Increased CPU usage with last drivers starting from 270.xx and continue with 285.xx

I see increased CPU usage (~100% CPU core allocation)for my OpenCL program starting from 270.xx driver version.
It uses quite little CPU with 263.06 driver.

What can be done to workaround this issue or when one can expect fix for this issue in driver ?

I’ve been seeing this for the past few release too. I can work around it by manually polling the event to see if the kernel has finished and sleeping, but I’d rather not have to.

Any progress in getting the 100% CPU usage Bug with 270.xx and later drivers fixed? I’m having to leave a Core free to fully utilse Raistmer’s OpenCL app with the 290.53 drivers,
AMD fixed their 100% CPU usage Bug after only 2 driver releases with Cat 11.9, Nvidia have released ~15 drivers since this Bug was introduced,
(Not tried the 295.xx drivers yet, they have a Nasty Bug where the Cuda device disappears when the DVI connected monitor goes to sleep)

Claggy

Its the same in the 295.73 drivers as well - Nvidia app reports usage of a whole core, the same app in it’s AMD variant reports usage of only 2-3%

Jamie

Hi Claggy,

What app is this? Can we examine the source code?

As you know, 100% CPU can mean a number of things.

It’s Raistmer’s Nvidia OpenCL Astropulse app for use on the Setiathome project,

Claggy

App sources are available from Berkeley’s SVN repository (read access granted for Anonymous access too): https://setisvn.ssl.berkeley.edu/svn/branches/sah_v7_opt
In short, there is no 100% usage on older NV drivers, no high CPU usage on current ATi drivers.
Bug was reported to NV more than 2 months ago and since then nothing changed (bug was accepted in work but no results or bugfix so far).

Have a look in the CUDA_Toolkit_Reference_Manual at the section about cudaSetDeviceFlags. AFAIK OpenCL doesn’t have a matching function set, so scheduling is probably set to auto, and the heuristics have probably changed:

To quote:

cudaDeviceScheduleAuto: The default value if the flagsparameter is zero, uses a heuristic based on the
number of active CUDA contexts in the processCand the number of logical processors in the systemP. If C>
P, then CUDA will yield to other OS threads when waiting for the device, otherwise CUDA will not yield while
waiting for results and actively spin on the processor.

cudaDeviceScheduleSpin: Instruct CUDA to actively spin when waiting for results from the device. This can
decrease latency when waiting for the device, but may lower the performance of CPU threads if they are per-
forming work in parallel with the CUDA thread.

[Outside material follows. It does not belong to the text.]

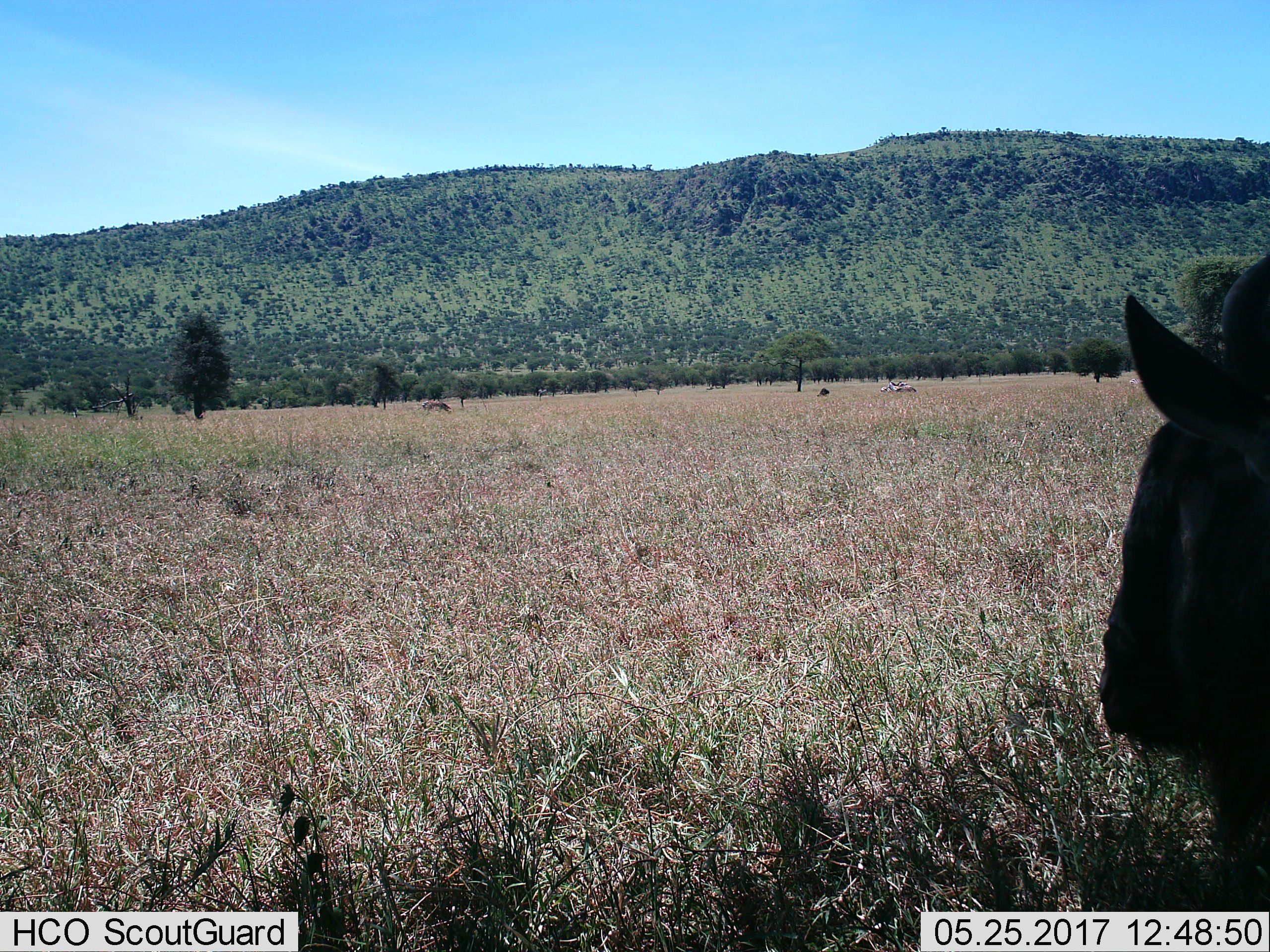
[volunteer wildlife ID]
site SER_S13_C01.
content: unidentified animal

cudaDeviceScheduleYield: Instruct CUDA to yield its thread when waiting for results from the device. This
can increase latency when waiting for the device, but can increase the performance of CPU threads performing
work in parallel with the device.

AMD probably always yields, while on modern processors, it seems that CUDA (I’m guessing that OpenCL is the same) will almost always spin rather than yield.
You can try creating more contexts than cores and see if that changes behavior (assuming that OpenCL works the same and doesn’t just always spin or unite contexts)

Thanks for idea.

Can number of active contexts be increased with runing many instances of app? Cause there is only 1 context per app instance used.

We will try to make number of app instances bigger than number of CPUs in system and report results…

Pity than NV did not expose control of scheduler behavior to OpenCL apps. They could at least use some environment variable to instruct runtime to use one or another method.
AMD uses such variables for ISA/IL dumping control for example so it’s known practice…

Not sure how NVIDIA will treat that. It’s probably better to try to create several OpenCL contexts in the same app and just leave them unused. If your device is not in exclusive mode, you can create as many contexts as you want on it, if you don’t submit any kernels, they will not take any computing resources.